The world over, the auction system has failed to take off. Most IPOs are done using the book-building method, where issuers and their merchant bankers indicate a price range they are comfortable with. Bankers market the offer through a series of roadshows and, finally, the book is built, with investors bidding for the number of shares they are interested in at close to the indicated price. Many experts have complained about the non-transparency of the book-building method, since bankers and issuers have the final say on allotments and pricing.

The auctioning system is superior in that sense, since it addresses the issue of transparency and enables the issuing firm to get the best possible price from the IPO. Still, an auction is very rarely used for public offerings in most markets. Google Inc. made it famous in 2004, but even that event didn’t revive interest in IPO auctions. Of course, opposition by merchant bankers may have a lot to do with that.

Researchers Ravi Jagannathan and Ann Sherman, from the Kellogg School of Management and DePaul University, respectively, pointed out in a 2006 paper titled “Why do IPO auctions fail" that the main reasons for the failure are “the winner’s curse" and “the free rider problem". The winner’s curse is the tendency for the winner of an auction to overbid. Free riders refer to uninformed investors who bid high in the hope that the auction clearing price will be set by those who do their homework. But this behaviour, in turn, keeps out informed investors, making the auction process unstable. That could be the reason why Sebi is starting the auction process with follow-on offers, which have the advantage of a market price that investors could use as a benchmark for bidding.

It must be noted here that the idea of having a unified auction process was mooted in the economic survey for 2005-06, as a response to the abuse of the “retail quota" by those engaging in multiple applications.

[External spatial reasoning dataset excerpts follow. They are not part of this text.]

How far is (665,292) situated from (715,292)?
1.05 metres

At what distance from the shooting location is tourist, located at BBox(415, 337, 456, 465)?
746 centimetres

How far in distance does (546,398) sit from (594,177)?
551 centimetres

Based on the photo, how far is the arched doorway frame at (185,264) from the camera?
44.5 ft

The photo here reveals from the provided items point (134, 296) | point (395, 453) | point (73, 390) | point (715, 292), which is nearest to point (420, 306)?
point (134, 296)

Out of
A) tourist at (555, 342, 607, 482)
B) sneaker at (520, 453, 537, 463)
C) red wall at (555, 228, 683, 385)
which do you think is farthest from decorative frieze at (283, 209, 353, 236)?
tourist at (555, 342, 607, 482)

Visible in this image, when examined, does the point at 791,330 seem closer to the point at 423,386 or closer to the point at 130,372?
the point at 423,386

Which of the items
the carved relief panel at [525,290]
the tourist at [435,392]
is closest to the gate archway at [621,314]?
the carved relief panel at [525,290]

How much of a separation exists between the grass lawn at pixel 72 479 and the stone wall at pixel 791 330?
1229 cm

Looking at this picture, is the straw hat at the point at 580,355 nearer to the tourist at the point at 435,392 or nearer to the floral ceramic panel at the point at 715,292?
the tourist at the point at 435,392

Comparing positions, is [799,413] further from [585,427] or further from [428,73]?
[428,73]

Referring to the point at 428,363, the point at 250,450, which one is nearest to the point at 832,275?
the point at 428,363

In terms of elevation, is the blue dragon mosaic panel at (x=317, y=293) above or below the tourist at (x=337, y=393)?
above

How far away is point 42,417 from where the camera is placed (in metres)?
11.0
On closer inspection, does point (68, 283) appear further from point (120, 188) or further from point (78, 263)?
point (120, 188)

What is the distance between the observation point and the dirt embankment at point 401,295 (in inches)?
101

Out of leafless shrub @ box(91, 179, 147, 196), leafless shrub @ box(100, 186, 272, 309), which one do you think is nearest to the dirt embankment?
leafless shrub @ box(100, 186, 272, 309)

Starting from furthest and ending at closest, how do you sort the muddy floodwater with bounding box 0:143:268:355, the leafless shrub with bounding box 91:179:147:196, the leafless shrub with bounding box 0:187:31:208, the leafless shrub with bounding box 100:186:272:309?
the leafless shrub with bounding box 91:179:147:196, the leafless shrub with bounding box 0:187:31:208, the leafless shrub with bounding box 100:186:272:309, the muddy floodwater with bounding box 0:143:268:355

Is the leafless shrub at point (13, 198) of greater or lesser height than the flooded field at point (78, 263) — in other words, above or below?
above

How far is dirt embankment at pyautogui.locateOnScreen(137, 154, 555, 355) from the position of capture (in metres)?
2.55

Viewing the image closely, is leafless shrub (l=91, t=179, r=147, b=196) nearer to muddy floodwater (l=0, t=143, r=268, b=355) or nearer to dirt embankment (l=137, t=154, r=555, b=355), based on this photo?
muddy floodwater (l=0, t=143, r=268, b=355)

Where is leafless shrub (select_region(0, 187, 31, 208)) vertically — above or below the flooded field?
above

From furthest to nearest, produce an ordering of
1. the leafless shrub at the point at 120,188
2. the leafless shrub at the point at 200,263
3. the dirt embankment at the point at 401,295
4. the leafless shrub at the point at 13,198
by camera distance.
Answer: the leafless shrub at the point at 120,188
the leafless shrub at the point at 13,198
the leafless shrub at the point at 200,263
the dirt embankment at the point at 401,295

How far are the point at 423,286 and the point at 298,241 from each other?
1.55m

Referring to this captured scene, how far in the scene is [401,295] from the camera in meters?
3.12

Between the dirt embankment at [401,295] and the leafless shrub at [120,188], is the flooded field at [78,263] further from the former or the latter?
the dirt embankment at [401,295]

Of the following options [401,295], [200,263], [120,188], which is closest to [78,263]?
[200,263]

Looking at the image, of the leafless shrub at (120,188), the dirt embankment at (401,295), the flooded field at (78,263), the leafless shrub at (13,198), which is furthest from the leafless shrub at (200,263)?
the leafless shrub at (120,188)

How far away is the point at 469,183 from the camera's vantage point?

The survey had envisaged a new system where quotas will be done away with, and price discovery will move to an auctioning system.

Sebi’s announcement this week is a modification of that, since it leaves the quotas untouched and gives retail investors preferential treatment by allowing them to buy shares at the floor price. This is based on the view that retail participation needs to be encouraged in the capital markets and the primary markets are a good entry point for new investors. But this also takes away the issuer’s ability to raise capital at the most optimal price, to the extent of the retail quota.